The Spanish phrase “!Si, se puede!” has long been used by Latinos the world over as a political rallying cry—and the two very different meanings of this iconic phrase may be instructive in examining the complex picture of Latinas’ access to reproductive health care. On the one hand, “Si se puede!” means “Yes we can!” an appropriate statement of celebration in the wake of this recent victory. (As in, “Thanks, Secretary Sebelius! Si se puede!!”) On the other hand, “Si se puede…” can also mean “IF she can…” and this conditional statement hints at the obstacles that remain. IF a Latina can get health insurance, IF she can make it to a provider’s office who can provide culturally-competent care in her language, and IF she can obtain and fill her prescription, THEN she will be able to fully enjoy the benefits of no-copay birth control.
For some women, that’s a few too many “ifs.” In addition to being less likely to have insurance, some Latinas, particularly immigrant or Spanish-dominant women, do not know where or how to find safe and accessible reproductive health care in their communities. Immigrant Latinas may be particularly vulnerable to unscrupulous “providers” who offer substandard care or misinformation. Just last week, reports surfaced that a counterfeit emergency contraception (EC) pill had been targeted to Latinas in the US. Other women may be experiencing contraceptive coercion, a form of intimate partner violence where a partner restricts a woman’s access to her birth control pills or refuses to use condoms. So even in a world where birth control is covered and hundreds of Planned Parenthood and other health clinics do provide quality care, some women could still slip through the cracks.
How can we reach the women who may not reap the benefits of the no-copay birth control decision? We can start by giving them more highly-effective options that do not require a provider’s supervision. Removing the age restriction on Plan B® emergency contraception would be a great start, and bringing a daily birth control pill over-the-counter also shows promise. If a woman of any age (or her partner, for that matter!) can pick up her EC or monthly pill pack with the rest of the shopping, more women will have birth control when they need it. (Intrigued? To weigh in with your thoughts on an over-the-counter birth control pill, you can fill out this survey.)
Every woman also needs better education about the full range of birth control options available to her. When unplanned pregnancy does occur, women need access to a full range of services: abortion care, prenatal care, and adoption counseling. Finally, reproductive health care does not exist in a vacuum: women also need social, educational, and economic opportunities, freedom from violence and coercion, and resources to care for their children and loved ones.

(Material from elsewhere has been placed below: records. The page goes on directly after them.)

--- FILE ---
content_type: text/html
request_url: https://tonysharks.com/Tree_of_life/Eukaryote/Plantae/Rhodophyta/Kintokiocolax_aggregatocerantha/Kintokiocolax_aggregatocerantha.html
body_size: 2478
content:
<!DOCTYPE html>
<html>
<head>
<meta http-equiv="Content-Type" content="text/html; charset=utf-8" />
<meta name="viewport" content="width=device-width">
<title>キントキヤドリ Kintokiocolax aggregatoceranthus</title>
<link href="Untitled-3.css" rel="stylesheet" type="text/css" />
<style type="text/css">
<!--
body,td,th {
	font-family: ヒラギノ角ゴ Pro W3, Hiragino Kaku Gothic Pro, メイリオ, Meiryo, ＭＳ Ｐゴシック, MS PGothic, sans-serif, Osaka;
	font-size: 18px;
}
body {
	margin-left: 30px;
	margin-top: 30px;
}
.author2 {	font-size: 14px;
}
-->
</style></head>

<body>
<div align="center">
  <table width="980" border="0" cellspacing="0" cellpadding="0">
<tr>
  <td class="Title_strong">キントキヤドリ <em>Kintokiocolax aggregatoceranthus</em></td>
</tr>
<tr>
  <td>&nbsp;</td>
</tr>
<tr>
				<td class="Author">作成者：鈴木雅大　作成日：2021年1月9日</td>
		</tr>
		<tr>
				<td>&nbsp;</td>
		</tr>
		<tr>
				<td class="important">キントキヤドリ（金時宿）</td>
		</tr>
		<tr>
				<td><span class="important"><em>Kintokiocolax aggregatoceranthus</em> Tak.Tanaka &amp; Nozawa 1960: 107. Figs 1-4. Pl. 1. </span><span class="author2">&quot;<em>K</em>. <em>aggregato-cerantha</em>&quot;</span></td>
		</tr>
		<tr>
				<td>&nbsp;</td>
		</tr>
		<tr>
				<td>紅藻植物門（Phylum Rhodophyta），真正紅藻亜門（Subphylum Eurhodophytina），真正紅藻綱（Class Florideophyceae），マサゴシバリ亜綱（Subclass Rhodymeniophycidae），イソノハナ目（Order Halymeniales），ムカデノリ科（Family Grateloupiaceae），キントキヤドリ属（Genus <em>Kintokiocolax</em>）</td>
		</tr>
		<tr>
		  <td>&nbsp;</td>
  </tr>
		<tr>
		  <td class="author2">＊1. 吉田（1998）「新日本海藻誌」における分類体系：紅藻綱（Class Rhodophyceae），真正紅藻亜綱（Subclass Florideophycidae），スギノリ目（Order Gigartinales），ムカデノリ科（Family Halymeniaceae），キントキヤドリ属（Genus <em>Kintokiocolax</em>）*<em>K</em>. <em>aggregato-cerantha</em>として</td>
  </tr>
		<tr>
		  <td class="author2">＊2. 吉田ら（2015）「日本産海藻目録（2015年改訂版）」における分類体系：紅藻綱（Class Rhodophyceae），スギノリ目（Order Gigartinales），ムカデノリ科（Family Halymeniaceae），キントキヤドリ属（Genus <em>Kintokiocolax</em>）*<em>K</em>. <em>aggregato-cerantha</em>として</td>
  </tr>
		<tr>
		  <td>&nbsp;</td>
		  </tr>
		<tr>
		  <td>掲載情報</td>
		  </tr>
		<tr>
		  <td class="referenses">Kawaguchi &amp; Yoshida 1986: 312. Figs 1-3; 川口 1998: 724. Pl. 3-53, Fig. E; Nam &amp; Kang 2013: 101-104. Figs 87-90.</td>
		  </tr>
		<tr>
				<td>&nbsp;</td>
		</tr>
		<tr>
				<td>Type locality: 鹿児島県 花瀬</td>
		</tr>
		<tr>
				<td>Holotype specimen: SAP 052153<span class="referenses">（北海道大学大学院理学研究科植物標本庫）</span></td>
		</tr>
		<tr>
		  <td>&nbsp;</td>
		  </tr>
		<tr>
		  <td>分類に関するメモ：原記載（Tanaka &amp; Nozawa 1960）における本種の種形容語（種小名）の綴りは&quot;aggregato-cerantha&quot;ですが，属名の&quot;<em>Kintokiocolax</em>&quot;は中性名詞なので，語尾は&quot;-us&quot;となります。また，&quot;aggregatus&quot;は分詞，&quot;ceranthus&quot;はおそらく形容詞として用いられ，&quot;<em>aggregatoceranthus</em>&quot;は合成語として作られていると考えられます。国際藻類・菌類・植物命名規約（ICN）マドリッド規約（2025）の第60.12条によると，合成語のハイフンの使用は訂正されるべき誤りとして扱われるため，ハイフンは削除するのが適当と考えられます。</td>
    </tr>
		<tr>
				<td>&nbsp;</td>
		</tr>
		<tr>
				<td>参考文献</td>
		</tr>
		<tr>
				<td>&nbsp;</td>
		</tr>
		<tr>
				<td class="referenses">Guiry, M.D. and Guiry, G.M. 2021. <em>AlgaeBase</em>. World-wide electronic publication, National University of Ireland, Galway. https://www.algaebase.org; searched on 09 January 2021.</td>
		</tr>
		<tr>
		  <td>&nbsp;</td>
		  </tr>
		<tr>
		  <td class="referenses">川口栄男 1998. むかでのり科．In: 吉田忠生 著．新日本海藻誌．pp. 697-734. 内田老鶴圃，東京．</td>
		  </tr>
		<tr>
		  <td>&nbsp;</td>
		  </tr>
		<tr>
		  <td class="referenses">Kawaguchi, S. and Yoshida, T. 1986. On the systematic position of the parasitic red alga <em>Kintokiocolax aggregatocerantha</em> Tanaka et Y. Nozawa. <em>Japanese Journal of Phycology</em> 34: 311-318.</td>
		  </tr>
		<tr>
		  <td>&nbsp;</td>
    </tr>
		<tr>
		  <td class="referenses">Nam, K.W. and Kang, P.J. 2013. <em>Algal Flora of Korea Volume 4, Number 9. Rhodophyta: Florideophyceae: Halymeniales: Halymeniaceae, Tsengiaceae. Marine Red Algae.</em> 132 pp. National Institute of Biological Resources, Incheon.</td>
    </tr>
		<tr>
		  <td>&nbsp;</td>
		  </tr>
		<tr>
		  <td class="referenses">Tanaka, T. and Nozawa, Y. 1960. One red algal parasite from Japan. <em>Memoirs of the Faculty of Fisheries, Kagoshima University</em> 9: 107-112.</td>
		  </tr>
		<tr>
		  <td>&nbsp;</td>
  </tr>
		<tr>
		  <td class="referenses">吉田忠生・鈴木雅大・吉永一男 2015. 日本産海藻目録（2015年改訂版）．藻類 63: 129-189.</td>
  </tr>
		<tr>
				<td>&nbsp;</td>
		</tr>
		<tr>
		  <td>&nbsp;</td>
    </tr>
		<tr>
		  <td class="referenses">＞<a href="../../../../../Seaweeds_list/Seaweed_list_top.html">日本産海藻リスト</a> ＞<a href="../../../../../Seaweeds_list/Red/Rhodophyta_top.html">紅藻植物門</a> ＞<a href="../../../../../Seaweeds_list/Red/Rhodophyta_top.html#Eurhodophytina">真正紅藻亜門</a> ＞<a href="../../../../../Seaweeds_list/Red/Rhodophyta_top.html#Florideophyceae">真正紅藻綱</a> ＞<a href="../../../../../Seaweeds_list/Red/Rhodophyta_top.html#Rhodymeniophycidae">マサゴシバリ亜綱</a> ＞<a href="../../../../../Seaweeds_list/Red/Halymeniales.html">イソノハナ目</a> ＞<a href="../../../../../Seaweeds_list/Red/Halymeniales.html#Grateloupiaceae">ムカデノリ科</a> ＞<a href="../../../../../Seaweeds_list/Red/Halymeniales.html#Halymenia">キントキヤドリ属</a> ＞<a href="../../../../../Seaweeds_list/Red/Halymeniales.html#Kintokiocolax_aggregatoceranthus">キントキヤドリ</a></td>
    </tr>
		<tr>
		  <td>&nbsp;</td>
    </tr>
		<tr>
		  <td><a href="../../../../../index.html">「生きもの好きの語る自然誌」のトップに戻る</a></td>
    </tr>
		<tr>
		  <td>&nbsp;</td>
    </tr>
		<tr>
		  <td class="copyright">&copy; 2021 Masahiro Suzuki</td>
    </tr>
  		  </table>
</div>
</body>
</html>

For many Latinas, the world I’ve just envisioned is still a long way off.
Our vigilance is needed to make sure that we build on all our victories by continuing to fight for more and better options for women. Just as every woman has different life circumstances that help determine what kind of birth control is right for her, each woman faces different barriers to accessing that birth control—including the need for insurance coverage and many others as well. We need more policymakers to take a cue from HHS Secretary Sebelius, and help create a world where every Latina “se puede,” where every woman has the support, education, and options she needs to plan pregnancy, care for her family, and care for herself.